Returns on Gordon positive as wait continues


While the waiting game continues for the Cleveland Browns and Josh Gordon, the team plans to use Gordon in Saturday night's preseason game in Detroit.
Maybe that's a sign of hope. Maybe it's to keep him sharp. Maybe it's by necessity.
For the Browns to think about taking a leap in the win column this season, they need Gordon, the NFL's leader in receiving yards last season despite missing the season's first two games due to suspension. This year, his entire season is in jeopardy as he awaits a ruling on his suspension appeal hearing that started last week and continued in this week.
He's been back on the practice field since. The Browns don't appear to know any more than anyone else when it comes to the eventual verdict.
"As frustrating as it is for Josh, I think he's handled it well," Browns coach Mike Pettine said. "He's been practicing hard, giving good effort, finishing plays."
Gordon missed three practice days last week, including the team's 80-play intrasquad scrimmage, while traveling to and from the hearing. When he's been in camp he's played on mixed units -- like all of the receivers have -- with different quarterbacks and personnel groupings.
Still, there's no missing Gordon, the biggest, fastest and most dangerous of the Browns receivers.
"To his credit, he's been very, very good about coming into work and making it about football," Browns wide receivers coach Mike McDaniel said. "In his mind, he wants to be as good as there is. When you're showing plays (in meetings) of other people at his position doing things that he hasn't put in his game yet, he's interested and very competitive to work on that."
Of the uncertainty surrounding Gordon's status, McDaniel said, "My job is to develop players so it really hasn't been an issue for me. I just go and work on his craft with him. He's been very diligent when he's been here, and for the person and the whole team, we hope the best and just wait for the process to take care of itself."
On how far away Gordon is from reaching his potential:
"He's a very unique talent in that his ceiling, there's not much higher than that. It's semantics to sit here and say he's the first, second, third. At the end of the day, he led the league in receiving. If you extrapolate it to 16 games, it would have been the second-highest total in the history of the game, and he has a lot of room to grow as a route runner."

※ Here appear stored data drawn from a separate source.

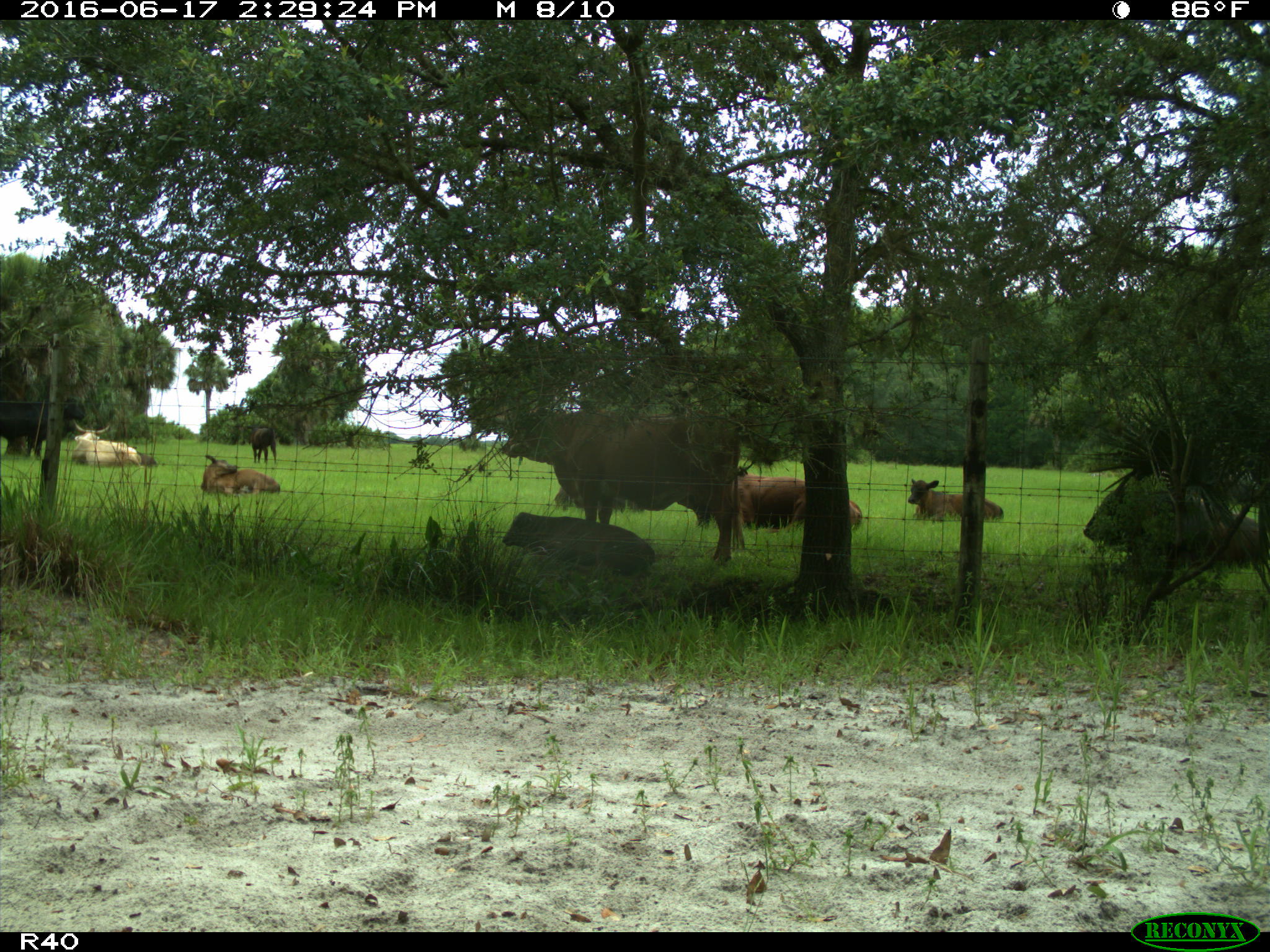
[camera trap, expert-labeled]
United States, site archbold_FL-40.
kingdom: Animalia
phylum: Chordata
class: Mammalia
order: Artiodactyla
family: Bovidae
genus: Bos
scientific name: Bos taurus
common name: domestic cow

McDaniel, who's come up through the coaching ranks with the Denver Broncos, Houston Texans and Washington Redskins, said Gordon "is as good as I've ever seen."
With more work, more experience and certainly more maturity, Gordon's best football could still be ahead.
"He's a very natural receiver," McDaniel said. "He's just learning the nuances of NFL offenses because the best receivers are ones that can get open in the timing of the play. You have to kind of get a clock in your head of when to get open and how to do it against different techniques.
"He's a very unique talent in that his ceiling, there's not much higher than that (anywhere). It's semantics to sit here and say he's the first, second, third (best). At the end of the day, he led the league in receiving. If you extrapolate (his 2013 numbers) to 16 games, it would have been the second-highest total in the history of the game -- and he has a lot of room to grow as a route runner."
So, the Browns and their new coaches and their quarterbacks are waiting. Nervously. Anxiously.
Asked earlier in camp about the potential of playing without Gordon, offensive coordinator Kyle Shanahan said, "We expect all (of the receivers) to step up. I expect it to be receivers by committee. I rarely go into games and force the ball to a certain player. Obviously, when you go out there and have a guy like Josh, you're going to move him around and try and get him the ball, but you're not going to force it. You hope a guy takes coverage away and you go to where the matchups are."
On one of Johnny Manziel's first plays quarterbacking the first unit in practice on Monday, Manziel locked in on Gordon early. The defense knew that, too, and safety Jim Leonhard deflected Manziel's slant pass into the air. Fellow safety Donte Whiter intercepted it.
Considering the alternative, too much reliance on Gordon is a problem the Browns would like to gradually solve.
For three full months now, all involved have been waiting on an answer.